Mereka saling melotot dan menuduh, tidak ada yang tahu pemicu tubuh mereka tertukar, dan ini akan menjadi misteri baru lagi bagi Lucas dan Alexa.
Alecas mendekat dengan malas, memiringkan kepalanya, mengecup bibir LuXa dengan enggan. Lalu menjauh secepatnya.
Tubuh mereka kembali tanpa alasan lagi, padahal sebelumnya sebuah ciuman tidak berefek sama sekali.
Alexa terhuyung ke belakang, jatuh tersungkur ke lantai, "Kita butuh Dokter!."
"Tidak!" Lucas memukul dinding dengan keras, menahan emosinya sendiri. "Sudah aku katakan padamu sebelumnya, jadi berhenti bicara omong kosong Alexa."
"Aku ingin sembuh, terserah kau setuju atau tidak!" Tidak ada kata berkompromi lagi bagi Alexa, dia ingin sembuh, Alexa sudah tidak tahan. Gadis itu bangkit perlahan, mengambil handponenya yang tergeletak di atas nakas, dan memutuskan menelpon seseorang.
"Armin, kau di mana?" Alexa memulai pembicaraan dengan seseorang.
Lucas mengeryit, dia bingung dan pusing. Di satu sisi dia ingin sembuh juga, tapi di sisi lain dia memiliki banyak musuh yang kapan saja akan membahayakan nyawanya.
Shwan telah memberikan data Joe, pria tua yang Lucas bunuh, tidak ada catatan yang menarik dirinya untuk bisa keluar dari kutukan ini. Buntu!.
***
"Satu jam lagi aku akan ada pertemuan, untuk kali ini saja aku mengalah padamu" Lucas menutup pintu mobilnya dengan sebuah bantingan. Mengikuti kemana arah Alexa pergi, dia tidak ingin mengaduk-ngaduk emosinya dengan berdebat dengan gadis itu.
Seorang pelayan wanita menyambut Alexa dengan akrab dan mempersilahkannya masuk, mereka duduk menunggu dalam keheningan.
"Kemana temanmu?" Tanya Lucas tidak sabaran, dia benci menunggu.
"Dia sedikit menyebalkan, tapi baik hati, tidak kasar dan membentak" jawab Alexa dengan nada sarkas, tersenyum sinis di wajah polosnya. Alexa senang menyindir Lucas.

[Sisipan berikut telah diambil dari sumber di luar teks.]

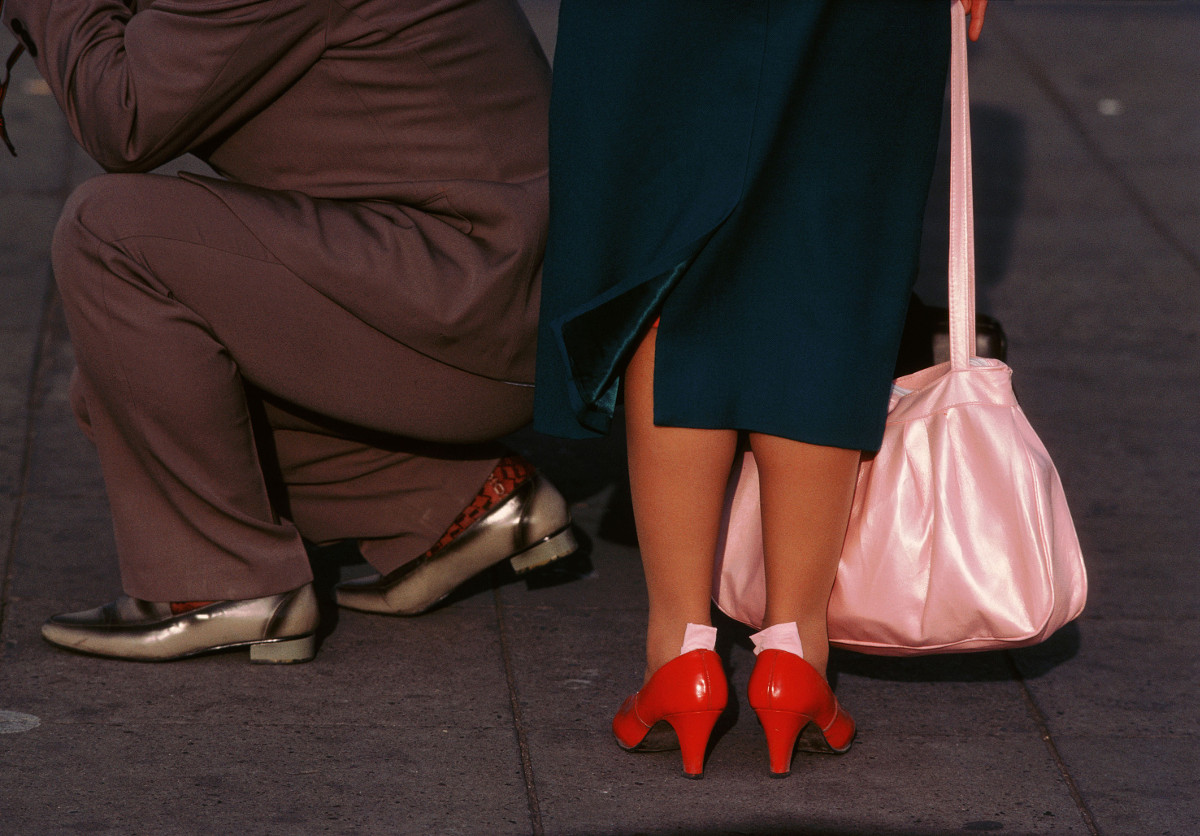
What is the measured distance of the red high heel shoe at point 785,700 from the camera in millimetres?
2494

"Diam Alexa. Jika dia tidak kunjung datang, akan aku runtuhkan rumahnya."
Alexa langsung memanyunkan bibirnya, merasa jengah dengan sikap arogan pria di sampingnya itu. Pupil mata Alexa melebar, dia tersenyum begitu melihat orang yang di tunggunya datang.

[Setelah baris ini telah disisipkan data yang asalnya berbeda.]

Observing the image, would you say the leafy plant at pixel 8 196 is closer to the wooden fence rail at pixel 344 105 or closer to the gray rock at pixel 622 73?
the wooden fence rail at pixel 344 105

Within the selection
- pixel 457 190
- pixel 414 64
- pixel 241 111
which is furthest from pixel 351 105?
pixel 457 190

"Hay" Alexa berlari dan melompat ke dalam pelukannya.
"Selamat datang" sambut pria itu dengan formal, mengulurkan tangannya dan mengajak berjabat tangan dengan Lucas.
Lucas mendengus kasar, menerimanya dengan kuat, menyalurkan kekesalannya kepada pria yang telah membuatnya lama menunggu.

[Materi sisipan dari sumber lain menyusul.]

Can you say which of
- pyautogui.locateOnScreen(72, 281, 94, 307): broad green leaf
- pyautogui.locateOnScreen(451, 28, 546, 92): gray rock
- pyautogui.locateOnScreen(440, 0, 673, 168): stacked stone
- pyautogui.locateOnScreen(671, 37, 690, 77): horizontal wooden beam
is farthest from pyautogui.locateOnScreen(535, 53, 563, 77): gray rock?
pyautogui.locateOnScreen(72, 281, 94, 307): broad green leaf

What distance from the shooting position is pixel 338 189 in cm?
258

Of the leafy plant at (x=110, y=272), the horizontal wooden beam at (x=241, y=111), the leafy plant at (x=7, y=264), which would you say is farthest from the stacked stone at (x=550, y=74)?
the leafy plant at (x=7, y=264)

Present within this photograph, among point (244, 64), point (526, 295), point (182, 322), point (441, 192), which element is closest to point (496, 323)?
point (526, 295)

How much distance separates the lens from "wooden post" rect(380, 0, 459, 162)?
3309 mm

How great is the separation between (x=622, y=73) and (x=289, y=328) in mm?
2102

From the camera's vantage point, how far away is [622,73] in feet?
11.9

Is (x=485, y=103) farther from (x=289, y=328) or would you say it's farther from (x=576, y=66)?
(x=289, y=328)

"Aku butuh bantuanmu" Kata Alexa pada intinya.
"Berani membayarku berapa?."
Lucas menggertakan giginya, kelacangan Armin sudah membuatnya muak. Tangannya bergerak ke saku celananya, sudah siap menarik pelatuk dan menanamkan peluru ke dalam kepala pria itu.
Armin tersenyum menawan, memiringkan kepalanya ke satu sisi. "Pistol yang bagus, tiga peluru yang tersisa tidak cukup membuatku takut. Belatimu juga lumayan tumpul."
Lucas menegang, wajah tampannya memucat, dia menjadi waspada. Alexa ternganga, dia langsung sedikit menjauh begitu tahu Lucas membawa senjata.
"Bagaimana kau tahu?" Suara Lucas terbata-bata, dia lumayan kagum dan kaget juga.
"Kelebihanku" jawabnya angkuh. Seketika Alexa tertawa, melihat dua pria angkuh yang saling berhadapan, mengukur kekuatan mereka masing-masing.
Armin melihat ke arah jam di tangannya, dia mengerutkan keningnya nampak berfikir. "Satu juta dollar untuk pekerjaanku selama satu bulan."
"Sialan, jangan macam-macam denganku" Lucas langsung merangsek baju Armin dengan kuat, api kemarahannya semakin kuat.
Armin mengeryit, namun tidak menunjukan rasa takutnya sama sekali.
"Joe, pria itu akan datang lagi padamu. Menghukummu."
Cengkraman Lucas perlahan mengendur. Dia kembali di buat terkejut dengan kemampuan pria di hadapannya itu.
Joe adalah pria tua yang mengutuknya, sangat mustahil jika pria asing di hadapannya sekarang tahu segalanya.
"Apa yang akan terjadi?" Suara lucas merendah, dia menjadi sedikit lembut dan menyimpan taringnya.
"Lex, bisakah kamu menunggu di atas?" Armin tersenyum ringan. Alexa menggeleng, dia juga ingin tahu.
"Pergilah Alexa!" Bentak Lucas yang tidak mau bertele-tele.
Armin meraih lengan Alexa. "Tunggu, kau tidak boleh berprilaku kasar pada wanita. Kedua, rendahkan suaramu, baru aku akan membantumu." Perintahnya dengan berani, Lucas menggeratkan giginya beberapa saat.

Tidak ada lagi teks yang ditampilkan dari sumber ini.